──────── Given passage ────────
Spain Occupational Accident Analysis (SODA)

Business Analytics Project

Author

Luis Gentner

Published

May 19, 2023

library(conflicted)
library(tidyverse)
library(scales)
library(ggrepel)
library(gghighlight)
library(mapSpain)
library(ESdata)

conflicts_prefer(
  dplyr::filter(),
  dplyr::select(),
  dplyr::lag(),
)

Introduction

This report covers the analysis of occupational accidents, also known as work accidents, in Spain

Data Exploration

Work Accident Data

load("data/ATR/ATR-I.1.3.RData")
atr |>
  filter(sector == "Total",
         ccaa == "ES") |>
  ggplot(aes(date, accidents)) +
  geom_line() +
  geom_point()

atr |>
  filter(ccaa == "ES") |>
  ggplot(aes(x = date, y = accidents, color = sector)) +
  geom_line() +
  geom_point(size=2) +
    labs(x = "Year",
         y = "Work accidents per 100k workers",
         title = "Work accidents in Spain from 2009 to 2021")

atr |>
  filter(ccaa == "ES") |>
  ggplot(aes(x = date, y = accidents, color = sector)) +
  geom_line() +
  geom_point() +
  gghighlight(sector != "total", label_key = sector, use_group_by = FALSE) +
  facet_wrap(~sector)

atr |>
  filter(sector == "Total",
         year == 2021) |>
  ggplot(aes(x = accidents, y = fct_reorder(ccaa_name, accidents))) +
  geom_col() +
  labs(x = "Work accidents per 100k workers",
       y = NULL,
       title = "Work accidents in 2021 per autonomous community")
──────── Dataset excerpt ────────
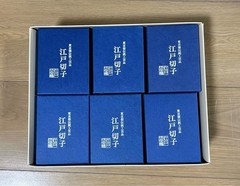 Edo Kiriko Glass Set of 6 Sumida River & Mt. Fuji Designs Used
────────
## Required work
1. In the Spain occupational accident report, explain how the code for the 2021 chart by autonomous community determines the order of the bars.
2. According to the introduction of the Spain occupational accident report, by what other name are occupational accidents known?
3. Continue the Spain occupational accident report from the point where it stops.

## Responses by task
1. The y aesthetic is set to fct_reorder(ccaa_name, accidents), which reorders the autonomous community names according to their accidents values. The bars are therefore sorted by the number of work accidents per 100k workers in 2021.

2. Work accidents.

3.
Add year over year change

atr <- atr |>
  mutate(acc_yoy = (accidents - lag(accidents)) / lag(accidents),
         .by = c(sector, ccaa))
atr |>
  filter(ccaa == "ES") |>
  drop_na() |>
  ggplot(aes(x = date, y = acc_yoy, color = sector)) +
  geom_hline(yintercept = 0, linetype = "dashed", color = "gray50") +
  geom_line() +
  geom_point() +
  scale_y_continuous(labels = label_percent()) +
  labs(x = "Year",
       y = "Year over year change",
       title = "Work accidents in Spain from 2009 to 2021")

atr |>
  filter(ccaa == "ES") |>
  drop_na() |>
  ggplot(aes(x = date, y = acc_yoy, fill = sector)) +
  geom_col() +
  facet_wrap(~sector) +
  scale_y_continuous(labels = label_percent()) +
  labs(x = "Year",
       y = "Year over year change",
       title = "Work accidents in Spain from 2009 to 2021") +
  theme(legend.position = c(1, 0),
        legend.justification = c(1, 0))

Working population

work_pop <- epa_sector |>
  filter(edad == "total",
         sexo == "total") |>
  select(-edad, -sexo)
work_pop |>
  filter(region == "ES") |>
  ggplot(aes(x = periodo, y = valor, color = sector)) +
  geom_line() +
  geom_point() +
  labs(x = "Year", y = "100k workers",
       title = "Active working population in Spain")

Working population per sector

# Add relative work pop per sector
work_pop <- work_pop |>
  mutate(rel = valor / valor[sector == "total"],
         .by = c(periodo, region))

work_pop |>
  # Add full AC names
  left_join(ccaa_iso, by = join_by(region == iso)) |>
  filter(periodo == "2023-01-31",
         sector != "total",
         !region %in% c("ES-ML", "ES-CE")) |>
  ggplot(aes(rel,  fct_reorder(nombres, rel), fill = sector)) +
  geom_col() +
  scale_x_continuous(labels = label_percent()) +
  labs(x = "Percentage", y = NULL,
       title = "Relative working population per sector")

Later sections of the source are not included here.